Stored items:
▽
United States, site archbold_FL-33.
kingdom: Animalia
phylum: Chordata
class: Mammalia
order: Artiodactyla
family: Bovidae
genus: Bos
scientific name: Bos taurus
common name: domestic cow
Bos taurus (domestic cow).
△
▽
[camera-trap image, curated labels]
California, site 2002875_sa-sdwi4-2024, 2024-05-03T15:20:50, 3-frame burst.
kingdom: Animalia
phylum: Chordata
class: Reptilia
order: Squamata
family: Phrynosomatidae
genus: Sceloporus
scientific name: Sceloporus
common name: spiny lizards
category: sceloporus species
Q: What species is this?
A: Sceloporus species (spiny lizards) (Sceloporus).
△
## [What you have to do]
Starting with the line that holds "class: Reptilia" and ending with the line that holds "A: Sceloporus species", retype every line in the data above exactly, and nothing else.

## [Task response]
class: Reptilia
order: Squamata
family: Phrynosomatidae
genus: Sceloporus
scientific name: Sceloporus
common name: spiny lizards
category: sceloporus species
Q: What species is this?
A: Sceloporus species (spiny lizards) (Sceloporus).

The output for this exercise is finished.